A Professor’s Journey to Connect With His Past
Professor Matthew Hashiguchi has a complicated relationship with his hometown of Cleveland, Ohio. Yet he treasures growing up as a multiracial Asian-American in a neighborhood of Irish Catholics and Italian-Americans. “I live in Georgia but Cleveland will always be my home,” he said. “I am grateful that I had the experiences that I had. I don’t think that I would be who I am without those struggles or that experience of being a minority.”
A Personal Look at Being Multicultural
Hashiguchi, the son of a Japanese-American father and Italian- American mother, is a documentary filmmaker and assistant professor in Georgia Southern University’s multimedia film and production department. He has produced multiple short films and one feature length. In the highly regarded documentary, “Good Luck Soup,” he explored how his parents and other family members grappled with their multiracial and multicultural identities in a neighborhood where they were reminded that they were different. “Good Luck Soup” is also the story of Hashiguchi’s grandmother and her World War II experience. At age 16, she was among the many Japanese Americans in the United States who were forced from their homes and relocated to internment camps. The film examined the challenges she faced in
rebuilding her life and the personal struggles of her family members to assimilate in Cleveland while preserving their Japanese heritage.
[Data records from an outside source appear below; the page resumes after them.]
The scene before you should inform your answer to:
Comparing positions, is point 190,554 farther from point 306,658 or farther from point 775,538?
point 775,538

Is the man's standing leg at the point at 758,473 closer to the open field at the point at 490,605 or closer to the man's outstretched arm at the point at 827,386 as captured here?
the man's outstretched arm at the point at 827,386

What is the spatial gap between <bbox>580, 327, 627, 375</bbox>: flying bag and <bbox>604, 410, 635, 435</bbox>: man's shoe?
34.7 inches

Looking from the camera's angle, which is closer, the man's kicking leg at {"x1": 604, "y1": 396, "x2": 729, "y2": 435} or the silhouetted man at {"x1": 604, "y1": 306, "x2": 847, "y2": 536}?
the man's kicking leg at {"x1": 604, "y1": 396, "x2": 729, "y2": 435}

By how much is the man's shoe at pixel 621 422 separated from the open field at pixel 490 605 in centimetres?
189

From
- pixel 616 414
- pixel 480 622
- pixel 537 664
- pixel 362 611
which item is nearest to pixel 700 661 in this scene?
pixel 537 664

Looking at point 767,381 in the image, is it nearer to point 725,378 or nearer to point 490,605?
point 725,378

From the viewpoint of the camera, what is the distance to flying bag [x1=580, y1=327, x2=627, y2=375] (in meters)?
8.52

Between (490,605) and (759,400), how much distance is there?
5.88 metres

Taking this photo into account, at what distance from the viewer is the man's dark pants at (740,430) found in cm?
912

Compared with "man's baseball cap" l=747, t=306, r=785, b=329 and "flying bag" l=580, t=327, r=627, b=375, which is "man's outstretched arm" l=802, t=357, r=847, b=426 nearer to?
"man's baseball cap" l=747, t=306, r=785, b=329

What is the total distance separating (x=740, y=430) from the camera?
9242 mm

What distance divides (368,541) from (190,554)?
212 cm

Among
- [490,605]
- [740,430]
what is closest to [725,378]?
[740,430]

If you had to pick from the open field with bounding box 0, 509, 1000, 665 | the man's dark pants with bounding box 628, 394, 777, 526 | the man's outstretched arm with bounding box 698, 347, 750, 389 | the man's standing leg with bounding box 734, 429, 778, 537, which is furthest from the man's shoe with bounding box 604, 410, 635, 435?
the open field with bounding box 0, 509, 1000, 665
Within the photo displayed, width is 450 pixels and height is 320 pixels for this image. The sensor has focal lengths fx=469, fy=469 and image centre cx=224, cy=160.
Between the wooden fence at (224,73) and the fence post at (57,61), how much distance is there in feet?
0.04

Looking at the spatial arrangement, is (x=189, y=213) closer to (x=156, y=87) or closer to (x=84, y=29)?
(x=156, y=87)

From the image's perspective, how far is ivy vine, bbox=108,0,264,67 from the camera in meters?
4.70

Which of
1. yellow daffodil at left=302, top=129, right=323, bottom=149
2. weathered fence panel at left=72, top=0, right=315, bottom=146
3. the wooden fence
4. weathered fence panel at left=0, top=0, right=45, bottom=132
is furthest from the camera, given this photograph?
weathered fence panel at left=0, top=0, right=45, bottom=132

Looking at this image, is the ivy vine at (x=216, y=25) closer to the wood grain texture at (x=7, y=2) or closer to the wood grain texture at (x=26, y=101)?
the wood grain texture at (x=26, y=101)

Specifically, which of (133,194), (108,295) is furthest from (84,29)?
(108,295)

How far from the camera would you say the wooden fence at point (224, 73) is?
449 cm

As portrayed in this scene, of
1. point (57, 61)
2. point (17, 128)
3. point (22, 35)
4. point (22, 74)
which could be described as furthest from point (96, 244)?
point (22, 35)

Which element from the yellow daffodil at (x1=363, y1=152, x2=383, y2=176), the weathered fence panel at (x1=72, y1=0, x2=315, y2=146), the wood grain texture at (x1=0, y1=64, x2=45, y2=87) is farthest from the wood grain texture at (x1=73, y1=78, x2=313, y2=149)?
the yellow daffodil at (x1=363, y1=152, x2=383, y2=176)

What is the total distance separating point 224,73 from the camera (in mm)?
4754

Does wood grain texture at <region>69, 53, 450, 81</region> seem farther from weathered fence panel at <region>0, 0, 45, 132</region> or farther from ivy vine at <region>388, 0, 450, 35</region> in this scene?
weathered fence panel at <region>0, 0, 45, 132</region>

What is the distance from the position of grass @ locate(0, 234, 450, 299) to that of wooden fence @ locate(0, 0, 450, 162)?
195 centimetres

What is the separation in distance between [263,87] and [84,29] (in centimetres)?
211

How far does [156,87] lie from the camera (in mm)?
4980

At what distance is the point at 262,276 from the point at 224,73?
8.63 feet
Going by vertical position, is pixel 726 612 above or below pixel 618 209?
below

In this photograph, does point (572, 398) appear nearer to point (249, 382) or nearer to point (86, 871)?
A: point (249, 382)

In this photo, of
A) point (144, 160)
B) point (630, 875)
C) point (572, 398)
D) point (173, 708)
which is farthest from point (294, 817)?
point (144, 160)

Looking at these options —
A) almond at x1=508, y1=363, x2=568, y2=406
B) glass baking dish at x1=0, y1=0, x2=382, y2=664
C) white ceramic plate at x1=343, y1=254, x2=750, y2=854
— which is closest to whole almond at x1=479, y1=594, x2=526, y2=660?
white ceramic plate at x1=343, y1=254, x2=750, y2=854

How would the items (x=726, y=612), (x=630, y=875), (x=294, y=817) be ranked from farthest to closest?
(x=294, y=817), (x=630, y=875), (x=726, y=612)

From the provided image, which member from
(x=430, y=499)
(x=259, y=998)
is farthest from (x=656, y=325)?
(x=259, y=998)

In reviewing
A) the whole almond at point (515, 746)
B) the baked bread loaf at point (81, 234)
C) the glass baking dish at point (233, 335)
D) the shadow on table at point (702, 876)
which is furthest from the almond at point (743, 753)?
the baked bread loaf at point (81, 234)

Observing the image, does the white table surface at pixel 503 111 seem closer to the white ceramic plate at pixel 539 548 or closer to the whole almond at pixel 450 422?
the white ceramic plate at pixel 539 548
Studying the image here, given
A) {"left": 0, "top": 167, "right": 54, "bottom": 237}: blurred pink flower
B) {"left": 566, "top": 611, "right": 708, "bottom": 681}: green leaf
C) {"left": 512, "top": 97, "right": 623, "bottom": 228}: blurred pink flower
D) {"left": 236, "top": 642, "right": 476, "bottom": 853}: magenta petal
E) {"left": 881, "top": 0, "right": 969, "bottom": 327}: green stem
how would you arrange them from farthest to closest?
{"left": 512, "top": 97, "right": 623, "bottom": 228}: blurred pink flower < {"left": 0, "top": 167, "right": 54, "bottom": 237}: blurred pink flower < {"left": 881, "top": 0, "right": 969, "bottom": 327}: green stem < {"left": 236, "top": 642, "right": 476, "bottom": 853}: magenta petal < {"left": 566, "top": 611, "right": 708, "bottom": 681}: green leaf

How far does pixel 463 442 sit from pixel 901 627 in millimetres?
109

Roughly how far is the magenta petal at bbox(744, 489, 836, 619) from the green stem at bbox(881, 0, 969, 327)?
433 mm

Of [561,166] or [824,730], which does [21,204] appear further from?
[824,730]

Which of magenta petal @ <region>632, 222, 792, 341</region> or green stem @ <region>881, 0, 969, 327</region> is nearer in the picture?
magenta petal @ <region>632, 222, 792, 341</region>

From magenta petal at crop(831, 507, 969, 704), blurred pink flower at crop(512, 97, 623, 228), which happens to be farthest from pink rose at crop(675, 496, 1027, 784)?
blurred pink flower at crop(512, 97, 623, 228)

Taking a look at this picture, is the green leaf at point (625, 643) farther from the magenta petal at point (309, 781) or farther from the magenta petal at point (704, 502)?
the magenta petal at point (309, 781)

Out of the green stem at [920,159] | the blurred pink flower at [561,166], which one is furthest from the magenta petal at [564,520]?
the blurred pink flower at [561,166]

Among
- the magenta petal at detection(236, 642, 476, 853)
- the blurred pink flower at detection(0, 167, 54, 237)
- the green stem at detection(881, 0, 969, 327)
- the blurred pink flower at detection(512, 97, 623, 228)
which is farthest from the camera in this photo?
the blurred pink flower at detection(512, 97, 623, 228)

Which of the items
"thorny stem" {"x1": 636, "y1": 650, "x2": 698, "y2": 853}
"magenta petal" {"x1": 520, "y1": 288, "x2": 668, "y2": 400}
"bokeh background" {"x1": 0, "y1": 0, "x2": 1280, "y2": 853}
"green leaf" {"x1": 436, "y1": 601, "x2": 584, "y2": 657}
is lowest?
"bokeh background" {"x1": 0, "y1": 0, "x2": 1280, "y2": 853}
“I think people watching the film were able to experience my grandmother in the way that I experienced her,” the filmmaker said. “It’s really surprising and kind of great to have people say, ‘I love your grandmother,’ and to see who she is. It’s great to have people appreciate her in the way that I also appreciate her.”
“Good Luck Soup,” self-funded in part, took six years for Hashiguchi to complete. He secured additional funding from the Corporation for Public Broadcasting, the Japanese American Citizens League and the Center for Asian American Media. His film has been featured at several film festivals and it premiered nationwide on PBS World Channel’s “America ReFramed” television series.
“That is a huge feat for any filmmaker,” Hashiguchi said. “When I start something, I don’t know where it’s going to end up. You make these films because you have something to say, because something is important to you and you never expect people to say, ‘wow we want other people to hear about this.’”
Balancing Filmmaking and Teaching
The professor studied journalism before he became a filmmaker. Calling himself a quiet introvert, he sought an occupation that would help him overcome his fears and anxieties. He became a photojournalist.
“I wanted a job that forced me to go to strangers and ask questions,” he said. “I had an internship at the Washington Post when I made the decision that I wanted to tell stories that I wanted to tell, so I became an independent filmmaker.”
Hashiguchi has been a faculty member at Georgia Southern since 2015. Teaching young storytellers, he said, is incredibly rewarding.
“Teaching film is much like being a journalist or a filmmaker,” he noted. “You’re learning about students, their stories and what they
want to do with their lives, and hopefully, I can help them accomplish what they set out to do and who they want to become.”
One common piece of advice that he passes on to students is the importance of versatility in filmmaking.
“They need to be able to do many things,” he said. “Specializing is not going to get them in the door. It’s being able to shoot, it’s being able to do audio, it’s being able to edit and it’s being able to produce. That will give them a great deal of self- reliance. Film is a profession that requires a great amount of personal ambition, entrepreneurial spirit and gumption. Those who make it in film don’t wait to be offered a job in film, they just make films.”
Hashiguchi said the film industry is blossoming especially in the Savannah area. “There is this untapped market here in Georgia that our students have access to that many people in New York and Los Angeles are not even considering,” he said.
“So, for students at Georgia Southern there are opportunities they should take advantage of because the industry is right here in our backyard.”
The professor and filmmaker just finished a short documentary on undocumented college students and is in the early stages of developing a documentary about mental health and parenthood.
— Sandra Bennett
A New Year’s Good Luck Dish The inspiration for the name of Professor Matthew Hashiguchi’s documentary came from one of his family’s traditions. “Good Luck Soup” is a traditional Japanese dish filled with mochi or rice cakes, broth, vegetables and a variety of other ingredients. It is served in Japanese homes on New Year’s Day to ensure good fortune.